━━━ EXTRAIT DU TEXTE
Le scandale de la viande de cheval

Etudier la presse ancienne est un formidable moyen d’en apprendre plus sur l’histoire locale et la vie quotidienne des habitants de l’Aude et plus particulièrement de Montlaur au 19ème siècle.

Faits divers, intempéries, saisies et ventes immobilières, fêtes locales, mariages, enterrements… les 1001 événements qui ont rythmé la vie du village se trouvent relatés sur le vif, ouvrant de nouvelles pistes de recherches généalogiques ou historiques.

Les mœurs évoluant sans cesse, il arrive que les préoccupations de nos lointains concitoyens nous semblent d’un autre âge. Des histoires qui ont pu scandaliser l’opinion publique il y a quelques décennies nous semblent aujourd’hui plutôt amusantes voire insignifiantes.

Parfois cependant, à la lecture d’un fait divers du passé, on croirait presque lire la presse du jour tant les événements relatés nous rappellent l’actualité. Ne dit-on d’ailleurs pas que l’histoire est un éternel recommencement ?

C’est ainsi que le 24 mai 1892, le quotidien La Croix du Sud se fait l’écho d’une rumeur qui n’est pas sans rappeler une affaire ayant défrayé la chronique en 2013.

De la viande de cheval à la place du bœuf

Article de "La Croix du Sud" du 24 mai 1892 accusant certains bouchers de faire passer de la viande de cheval pour du boeuf
La Croix du Sud du 24 mai 1892 – source : gallica.bnf.fr / Bibliothèque nationale de France

Quelques mauvais plaisants font circuler, sur le compte des bouchers, certains bruits fâcheux ! Non, ce n’est pas vrai qu’ils vendent, de temps en temps, du cheval pour du bœuf.Nous les savons trop honnêtes gens pour ne pas être innocents ; ils n’auront pas de peine à se justifier.

L’article publié dans La Croix du Sud est très bref et ne fournit aucun détail. On ne sait pas si un boucher en particulier est visé où si c’est l’ensemble de la profession qui est accusée. De même l’auteur ne précise ni depuis quand la rumeur circule ni comment elle a débuté. D’ailleurs, comment a-t-il été informé de l’existence de cette rumeur ?

Malheureusement, je n’ai pas réussi à trouver plus d’informations sur le sujet. La rumeur ne semble pas avoir été reprise dans les autres titres de la presse locale et elle n’a -a priori- pas non plus donné lieu à des disputes ou dégradations.

Le journal est d’ailleurs tellement prompt à afficher son soutien aux bouchers montlaurais que l’on en viendrait presque à se demander s’il n’est pas lui même à l’origine de la rumeur qu’il dénonce.

Il ne nous précise même pas si l’on consommait déjà des lasagnes en 1892 !

Trêve de plaisanterie. S’il est impossible de retrouver le ou les auteurs de la vilaine rumeur, nous pouvons toujours essayer d’identifier les bouchers alors en exercice au village. Peut-être dénicherons nous au passage une information intéressante.
━━━━━━
> **EXERCICE ÉCRIT 1**
Recopiez le passage du texte sur la rumeur de la viande de cheval en commençant par « Le journal est » et en allant jusqu'à « une information intéressante. ».
> **EXERCICE ÉCRIT 2**
Dans le texte sur la rumeur de la viande de cheval, quel quotidien se fait l'écho de cette rumeur le 24 mai 1892 ?
Les lignes qui suivent ne servent à rien pour cet exercice.
━━━ EXTRAIT DE DONNÉES
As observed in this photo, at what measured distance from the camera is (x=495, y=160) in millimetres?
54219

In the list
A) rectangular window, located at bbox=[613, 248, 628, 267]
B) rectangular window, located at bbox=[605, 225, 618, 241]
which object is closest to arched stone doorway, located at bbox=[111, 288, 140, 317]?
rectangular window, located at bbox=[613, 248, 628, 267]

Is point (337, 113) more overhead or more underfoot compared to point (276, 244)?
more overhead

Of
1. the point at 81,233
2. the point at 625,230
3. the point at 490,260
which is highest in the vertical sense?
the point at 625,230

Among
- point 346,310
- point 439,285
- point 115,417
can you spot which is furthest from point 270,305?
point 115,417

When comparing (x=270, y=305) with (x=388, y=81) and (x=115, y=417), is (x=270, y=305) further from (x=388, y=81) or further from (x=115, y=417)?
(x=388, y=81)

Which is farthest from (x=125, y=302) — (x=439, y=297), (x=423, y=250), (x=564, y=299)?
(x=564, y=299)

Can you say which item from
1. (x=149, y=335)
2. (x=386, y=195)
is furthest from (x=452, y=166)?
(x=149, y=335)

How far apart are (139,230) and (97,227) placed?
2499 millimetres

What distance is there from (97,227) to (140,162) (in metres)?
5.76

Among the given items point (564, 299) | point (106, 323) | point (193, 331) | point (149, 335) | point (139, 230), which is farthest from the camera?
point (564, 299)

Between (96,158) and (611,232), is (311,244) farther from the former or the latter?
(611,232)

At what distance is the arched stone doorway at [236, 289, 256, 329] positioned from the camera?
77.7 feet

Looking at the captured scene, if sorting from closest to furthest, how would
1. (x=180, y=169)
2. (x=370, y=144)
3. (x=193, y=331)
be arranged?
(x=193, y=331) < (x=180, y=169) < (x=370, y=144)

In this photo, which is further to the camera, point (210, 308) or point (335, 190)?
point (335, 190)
━━━━━━
> **RÉPONSE 1**
Le journal est d’ailleurs tellement prompt à afficher son soutien aux bouchers montlaurais que l’on en viendrait presque à se demander s’il n’est pas lui même à l’origine de la rumeur qu’il dénonce.

Il ne nous précise même pas si l’on consommait déjà des lasagnes en 1892 !

Trêve de plaisanterie. S’il est impossible de retrouver le ou les auteurs de la vilaine rumeur, nous pouvons toujours essayer d’identifier les bouchers alors en exercice au village. Peut-être dénicherons nous au passage une information intéressante.

> **RÉPONSE 2**
C'est le quotidien La Croix du Sud.